§ **RECORDS PROVIDED**:

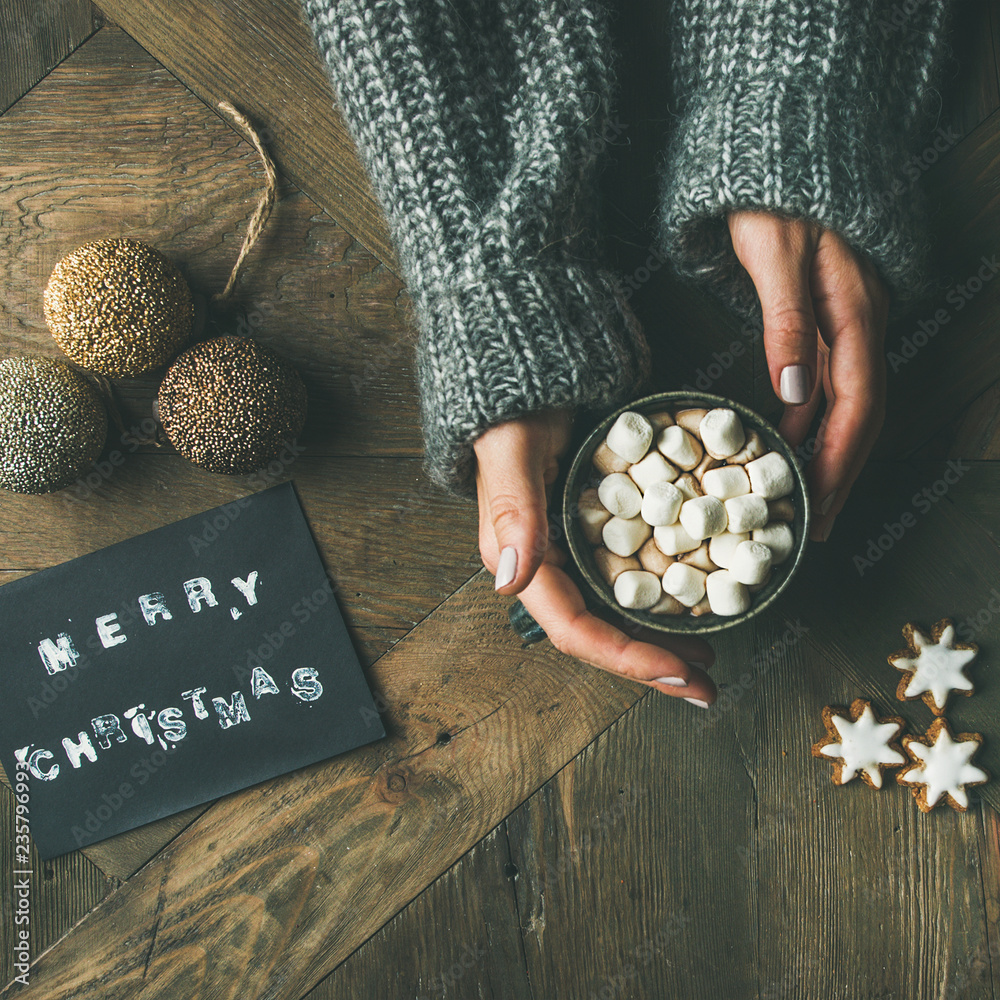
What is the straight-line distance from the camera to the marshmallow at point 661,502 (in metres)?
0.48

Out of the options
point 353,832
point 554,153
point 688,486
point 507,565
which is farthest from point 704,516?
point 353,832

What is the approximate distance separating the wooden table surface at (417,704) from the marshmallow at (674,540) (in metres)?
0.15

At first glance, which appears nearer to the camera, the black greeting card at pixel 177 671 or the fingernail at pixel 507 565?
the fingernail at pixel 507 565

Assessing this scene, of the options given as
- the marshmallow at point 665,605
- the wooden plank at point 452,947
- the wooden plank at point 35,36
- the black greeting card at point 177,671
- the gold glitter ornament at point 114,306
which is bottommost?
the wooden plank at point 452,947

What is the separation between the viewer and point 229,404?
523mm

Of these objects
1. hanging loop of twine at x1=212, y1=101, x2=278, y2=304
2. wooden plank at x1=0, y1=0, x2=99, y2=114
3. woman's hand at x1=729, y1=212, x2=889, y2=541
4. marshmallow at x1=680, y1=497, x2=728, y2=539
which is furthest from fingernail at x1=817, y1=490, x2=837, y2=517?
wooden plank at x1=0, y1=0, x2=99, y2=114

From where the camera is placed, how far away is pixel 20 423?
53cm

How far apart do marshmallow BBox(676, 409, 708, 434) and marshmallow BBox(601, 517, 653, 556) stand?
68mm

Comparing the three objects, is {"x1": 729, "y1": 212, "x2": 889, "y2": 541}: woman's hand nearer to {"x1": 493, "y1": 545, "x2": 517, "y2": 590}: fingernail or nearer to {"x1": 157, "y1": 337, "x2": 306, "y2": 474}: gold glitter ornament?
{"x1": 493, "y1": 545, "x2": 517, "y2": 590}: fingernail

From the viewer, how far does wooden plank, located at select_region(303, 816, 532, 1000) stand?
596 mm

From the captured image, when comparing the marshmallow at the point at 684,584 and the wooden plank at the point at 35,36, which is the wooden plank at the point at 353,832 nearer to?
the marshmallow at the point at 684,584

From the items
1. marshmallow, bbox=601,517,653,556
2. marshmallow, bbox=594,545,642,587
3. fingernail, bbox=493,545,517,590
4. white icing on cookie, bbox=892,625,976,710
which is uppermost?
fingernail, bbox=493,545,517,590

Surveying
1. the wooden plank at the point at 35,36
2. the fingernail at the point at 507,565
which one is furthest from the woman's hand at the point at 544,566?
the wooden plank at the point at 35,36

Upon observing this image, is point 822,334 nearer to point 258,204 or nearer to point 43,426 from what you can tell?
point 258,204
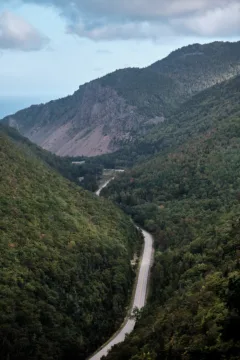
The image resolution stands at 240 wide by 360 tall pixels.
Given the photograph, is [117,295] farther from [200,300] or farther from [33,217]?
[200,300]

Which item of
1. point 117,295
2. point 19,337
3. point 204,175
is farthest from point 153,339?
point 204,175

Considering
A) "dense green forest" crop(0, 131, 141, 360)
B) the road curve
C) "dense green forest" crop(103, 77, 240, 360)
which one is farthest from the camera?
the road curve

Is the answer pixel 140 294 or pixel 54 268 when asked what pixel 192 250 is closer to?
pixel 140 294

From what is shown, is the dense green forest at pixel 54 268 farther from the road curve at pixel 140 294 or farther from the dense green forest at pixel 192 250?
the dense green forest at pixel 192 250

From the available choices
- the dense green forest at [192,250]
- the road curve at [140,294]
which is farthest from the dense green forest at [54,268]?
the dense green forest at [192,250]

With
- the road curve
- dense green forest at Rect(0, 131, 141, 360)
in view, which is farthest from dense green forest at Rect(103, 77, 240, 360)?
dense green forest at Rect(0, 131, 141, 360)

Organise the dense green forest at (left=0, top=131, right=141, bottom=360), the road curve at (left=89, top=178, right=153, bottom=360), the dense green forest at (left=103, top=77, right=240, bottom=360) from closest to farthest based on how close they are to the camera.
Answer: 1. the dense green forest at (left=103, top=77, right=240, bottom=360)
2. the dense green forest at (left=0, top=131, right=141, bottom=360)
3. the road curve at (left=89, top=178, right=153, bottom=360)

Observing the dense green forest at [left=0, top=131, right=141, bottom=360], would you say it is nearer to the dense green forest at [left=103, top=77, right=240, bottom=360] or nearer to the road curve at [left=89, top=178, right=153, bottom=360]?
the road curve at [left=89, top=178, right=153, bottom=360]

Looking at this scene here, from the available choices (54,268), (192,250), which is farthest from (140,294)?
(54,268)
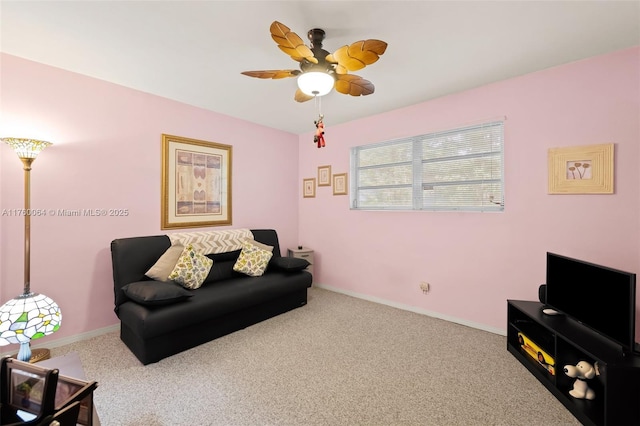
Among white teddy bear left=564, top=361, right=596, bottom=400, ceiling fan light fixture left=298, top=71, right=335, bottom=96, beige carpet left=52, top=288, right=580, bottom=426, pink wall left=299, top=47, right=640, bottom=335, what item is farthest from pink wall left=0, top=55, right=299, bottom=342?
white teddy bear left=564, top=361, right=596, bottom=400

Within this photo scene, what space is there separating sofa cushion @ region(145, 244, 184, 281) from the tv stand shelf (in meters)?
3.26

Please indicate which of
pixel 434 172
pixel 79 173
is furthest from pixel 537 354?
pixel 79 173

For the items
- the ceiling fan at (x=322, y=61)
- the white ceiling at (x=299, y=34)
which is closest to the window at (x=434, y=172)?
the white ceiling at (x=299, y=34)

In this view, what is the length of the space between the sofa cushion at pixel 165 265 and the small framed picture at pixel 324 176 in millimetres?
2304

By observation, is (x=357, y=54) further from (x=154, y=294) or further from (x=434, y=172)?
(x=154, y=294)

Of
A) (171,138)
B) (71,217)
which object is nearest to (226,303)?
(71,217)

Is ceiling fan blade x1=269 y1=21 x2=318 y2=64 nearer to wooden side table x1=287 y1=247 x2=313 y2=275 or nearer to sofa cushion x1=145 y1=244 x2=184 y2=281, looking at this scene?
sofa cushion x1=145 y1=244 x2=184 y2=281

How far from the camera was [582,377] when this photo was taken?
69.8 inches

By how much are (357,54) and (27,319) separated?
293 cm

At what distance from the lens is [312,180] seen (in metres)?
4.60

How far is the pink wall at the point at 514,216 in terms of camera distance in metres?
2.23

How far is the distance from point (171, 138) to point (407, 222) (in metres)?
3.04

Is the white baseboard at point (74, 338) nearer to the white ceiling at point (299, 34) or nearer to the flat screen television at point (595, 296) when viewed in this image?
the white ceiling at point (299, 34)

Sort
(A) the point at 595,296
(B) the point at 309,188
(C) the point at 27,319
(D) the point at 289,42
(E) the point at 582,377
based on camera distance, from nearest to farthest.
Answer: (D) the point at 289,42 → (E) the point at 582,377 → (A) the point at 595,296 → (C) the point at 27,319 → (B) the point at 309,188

§ **GIVEN TASK**: Update all the entries above by changing "gold glitter ornament" to "gold star ornament" wherever it occurs, keeping everything else the same. Leave the pictures out.

§ **ANSWER TO THIS PROBLEM**:
What is the straight-line distance from the camera to the marshmallow at point 661,502 (in metres)?
0.48

Out of the options
point 353,832
point 554,153
point 688,486
point 507,565
which is farthest from point 704,516?
point 353,832

What is the approximate distance separating the wooden table surface at (417,704) from the marshmallow at (674,540) (in metres)?
0.15

At first glance, which appears nearer to the camera, the black greeting card at pixel 177 671 or the fingernail at pixel 507 565?
the fingernail at pixel 507 565

Assessing this scene, of the options given as
- the marshmallow at point 665,605
- the wooden plank at point 452,947
- the wooden plank at point 35,36
- the black greeting card at point 177,671
- the gold star ornament at point 114,306
which is bottommost?
the wooden plank at point 452,947

What is the separation between the viewer and point 229,404?
523mm

Of these objects
1. hanging loop of twine at x1=212, y1=101, x2=278, y2=304
2. wooden plank at x1=0, y1=0, x2=99, y2=114
3. woman's hand at x1=729, y1=212, x2=889, y2=541
4. marshmallow at x1=680, y1=497, x2=728, y2=539
which is furthest from fingernail at x1=817, y1=490, x2=837, y2=517?
wooden plank at x1=0, y1=0, x2=99, y2=114

From where the camera is placed, how far away is pixel 20 423?
53cm

How far apart do marshmallow BBox(676, 409, 708, 434) and marshmallow BBox(601, 517, 653, 556) stand?
68mm

Comparing the three objects, is {"x1": 729, "y1": 212, "x2": 889, "y2": 541}: woman's hand nearer to {"x1": 493, "y1": 545, "x2": 517, "y2": 590}: fingernail or nearer to {"x1": 157, "y1": 337, "x2": 306, "y2": 474}: gold star ornament?
{"x1": 493, "y1": 545, "x2": 517, "y2": 590}: fingernail

From the viewer, how far does wooden plank, located at select_region(303, 816, 532, 1000) stand?
596 mm

From the captured image, when comparing the marshmallow at the point at 684,584 and the wooden plank at the point at 35,36, which is the wooden plank at the point at 353,832 nearer to?
the marshmallow at the point at 684,584

From the items
1. marshmallow, bbox=601,517,653,556
2. marshmallow, bbox=594,545,642,587
3. fingernail, bbox=493,545,517,590
4. white icing on cookie, bbox=892,625,976,710
which is uppermost?
fingernail, bbox=493,545,517,590

Surveying
1. the wooden plank at the point at 35,36
2. the fingernail at the point at 507,565
which one is furthest from the woman's hand at the point at 544,566?
the wooden plank at the point at 35,36

Upon observing this image, is point 822,334 nearer to point 258,204 or nearer to point 43,426 from what you can tell?
point 258,204
The image resolution stands at 240 wide by 360 tall pixels.
Given the photograph, is [117,295] farther from [200,300] or farther from [33,217]?
[200,300]

Which item of
1. point 117,295
2. point 19,337
3. point 204,175
is farthest from point 153,339?
point 204,175

Considering
A) "dense green forest" crop(0, 131, 141, 360)
B) the road curve
C) "dense green forest" crop(103, 77, 240, 360)
which one is farthest from the camera?
the road curve

Is the answer pixel 140 294 or pixel 54 268 when asked what pixel 192 250 is closer to?
pixel 140 294

From what is shown, is the dense green forest at pixel 54 268 farther from the road curve at pixel 140 294 or farther from the dense green forest at pixel 192 250?
the dense green forest at pixel 192 250

From the available choices
- the dense green forest at [192,250]
- the road curve at [140,294]
which is farthest from the dense green forest at [54,268]?
the dense green forest at [192,250]

With
- the road curve
- dense green forest at Rect(0, 131, 141, 360)
in view, which is farthest from dense green forest at Rect(103, 77, 240, 360)?
dense green forest at Rect(0, 131, 141, 360)

Organise the dense green forest at (left=0, top=131, right=141, bottom=360), the road curve at (left=89, top=178, right=153, bottom=360), the dense green forest at (left=103, top=77, right=240, bottom=360) from closest to farthest based on how close they are to the camera.
Answer: 1. the dense green forest at (left=103, top=77, right=240, bottom=360)
2. the dense green forest at (left=0, top=131, right=141, bottom=360)
3. the road curve at (left=89, top=178, right=153, bottom=360)

Observing the dense green forest at [left=0, top=131, right=141, bottom=360], would you say it is nearer to the dense green forest at [left=103, top=77, right=240, bottom=360] or nearer to the road curve at [left=89, top=178, right=153, bottom=360]?
the road curve at [left=89, top=178, right=153, bottom=360]

Looking at this scene here, from the available choices (54,268), (192,250), which is farthest from (140,294)?
(54,268)
Among white teddy bear left=564, top=361, right=596, bottom=400, ceiling fan light fixture left=298, top=71, right=335, bottom=96, beige carpet left=52, top=288, right=580, bottom=426, pink wall left=299, top=47, right=640, bottom=335, what item is farthest from pink wall left=0, top=55, right=299, bottom=342?
white teddy bear left=564, top=361, right=596, bottom=400

Within this photo scene, what space is there separating sofa cushion @ region(145, 244, 184, 281) from the tv stand shelf (in meters)?
3.26

Please indicate which of
pixel 434 172
pixel 79 173
is furthest from pixel 537 354?
pixel 79 173

For the items
- the ceiling fan at (x=322, y=61)
- the white ceiling at (x=299, y=34)
which is closest to the window at (x=434, y=172)?
the white ceiling at (x=299, y=34)

In this view, what is the length of the space between the sofa cushion at pixel 165 265 and the small framed picture at pixel 324 176 in millimetres?
2304

By observation, is (x=357, y=54) further from (x=154, y=294) or further from (x=434, y=172)?
(x=154, y=294)

Of
A) (171,138)
B) (71,217)
which object is nearest to (226,303)?
(71,217)

Is ceiling fan blade x1=269 y1=21 x2=318 y2=64 nearer to wooden side table x1=287 y1=247 x2=313 y2=275 or nearer to sofa cushion x1=145 y1=244 x2=184 y2=281, looking at this scene?
sofa cushion x1=145 y1=244 x2=184 y2=281

How far from the camera was [582,377] when this photo was taken?
69.8 inches

By how much are (357,54) and (27,319) separated?
293 cm

At what distance from the lens is [312,180] seen (in metres)?
4.60

How far is the pink wall at the point at 514,216 in terms of camera distance in metres?
2.23

How far is the distance from point (171, 138) to point (407, 222) (in metres)?
3.04

Is the white baseboard at point (74, 338) nearer to the white ceiling at point (299, 34) or nearer to the flat screen television at point (595, 296) when viewed in this image?
the white ceiling at point (299, 34)

Sort
(A) the point at 595,296
(B) the point at 309,188
(C) the point at 27,319
(D) the point at 289,42
(E) the point at 582,377
based on camera distance, from nearest to farthest.
Answer: (D) the point at 289,42 → (E) the point at 582,377 → (A) the point at 595,296 → (C) the point at 27,319 → (B) the point at 309,188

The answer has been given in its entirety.